SET TASK -> Rewrite the passage on artificial neural networks from "Although ANN are" through "of all layers.", inclusive, replacing "cat" with "dog".

SOURCE ->
▼

Although ANN are loosely based on mimicking how brain's neurons work, they differ in their complexity and working. A typical large ANN consists thousands of neurons while a typical mammal's brain has billions. Also unlike brain, neurons in ANN work in layers. Say for example you have a cat image to identify. The first layer might just be focusing on border lines, another one on colors and yet another one on physical dimensions of the cat. Every layer weights on the input and moves it to the next layer. The final cat or no cat result is based on calculation from the collective weights of all layers.
Every ANN typically has an input layer, a hidden layer and an output layer. Hidden layer is where the magic happens. In Deep Learning there are multiple hidden layers hence the term. The problem with having only one hidden layer is that it results in a linear mapping of input to output. This is not ideal since we want system to learn, correct and then relearn while acting on the same input. With each layer focusing on one aspect and subsequently learning and modifying its output based on new learnings from other layers, results in the entire connectionist system getting better and better overtime.
Every Deep Learning system works in two phases or steps. First step is training and second is inferring. A useful analogy to understand both these steps will be a graduate student's transition from university to professional work. The training is what happens in a university when the student is exposed to a lot of knowledge. However, while the student is learning a lot, the knowledge is often based on fictional examples rather than a real world problem that needs to be solved. This later more useful thing, i.e. solving a real world problem happens in the second stage, i.e. Inferring. In the training phase the ANNs are exposed to a lot of data. Once the training has taken place, ANNs use inferring to make educated guess on new, previously unexposed, real world data.

▲

PROVIDED DATA ->

▼

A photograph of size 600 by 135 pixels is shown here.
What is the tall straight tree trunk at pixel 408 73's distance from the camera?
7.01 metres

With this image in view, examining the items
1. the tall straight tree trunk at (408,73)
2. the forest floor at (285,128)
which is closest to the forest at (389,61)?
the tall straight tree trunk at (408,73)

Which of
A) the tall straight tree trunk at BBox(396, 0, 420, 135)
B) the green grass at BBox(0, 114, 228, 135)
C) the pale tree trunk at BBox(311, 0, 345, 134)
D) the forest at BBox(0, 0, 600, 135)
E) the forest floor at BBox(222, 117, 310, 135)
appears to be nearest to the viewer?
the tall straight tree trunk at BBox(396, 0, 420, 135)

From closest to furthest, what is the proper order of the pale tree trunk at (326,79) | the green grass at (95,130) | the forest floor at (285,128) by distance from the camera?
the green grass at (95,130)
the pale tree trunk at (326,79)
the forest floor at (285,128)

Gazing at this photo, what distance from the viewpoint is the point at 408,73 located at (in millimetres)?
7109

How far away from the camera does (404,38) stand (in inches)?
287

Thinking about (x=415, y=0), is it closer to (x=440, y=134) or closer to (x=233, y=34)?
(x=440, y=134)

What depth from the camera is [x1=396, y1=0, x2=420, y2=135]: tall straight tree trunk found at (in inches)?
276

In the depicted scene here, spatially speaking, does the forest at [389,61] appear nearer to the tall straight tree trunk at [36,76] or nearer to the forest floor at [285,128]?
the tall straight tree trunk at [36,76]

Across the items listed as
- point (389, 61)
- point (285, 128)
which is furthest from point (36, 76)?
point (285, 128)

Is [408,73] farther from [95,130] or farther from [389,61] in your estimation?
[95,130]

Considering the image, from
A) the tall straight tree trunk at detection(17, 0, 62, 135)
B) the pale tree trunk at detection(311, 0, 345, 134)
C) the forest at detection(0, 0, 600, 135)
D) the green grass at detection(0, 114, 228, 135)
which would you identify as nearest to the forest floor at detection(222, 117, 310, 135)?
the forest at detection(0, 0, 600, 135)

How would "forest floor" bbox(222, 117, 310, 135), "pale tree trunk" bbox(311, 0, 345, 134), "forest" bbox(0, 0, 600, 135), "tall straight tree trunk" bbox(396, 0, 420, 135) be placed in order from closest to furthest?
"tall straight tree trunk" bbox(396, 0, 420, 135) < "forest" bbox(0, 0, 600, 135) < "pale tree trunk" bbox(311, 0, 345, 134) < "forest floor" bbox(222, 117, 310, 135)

▲

ANSWER TO THE PROBLEM ->
Although ANN are loosely based on mimicking how brain's neurons work, they differ in their complexity and working. A typical large ANN consists thousands of neurons while a typical mammal's brain has billions. Also unlike brain, neurons in ANN work in layers. Say for example you have a dog image to identify. The first layer might just be focusing on border lines, another one on colors and yet another one on physical dimensions of the dog. Every layer weights on the input and moves it to the next layer. The final dog or no dog result is based on calculation from the collective weights of all layers.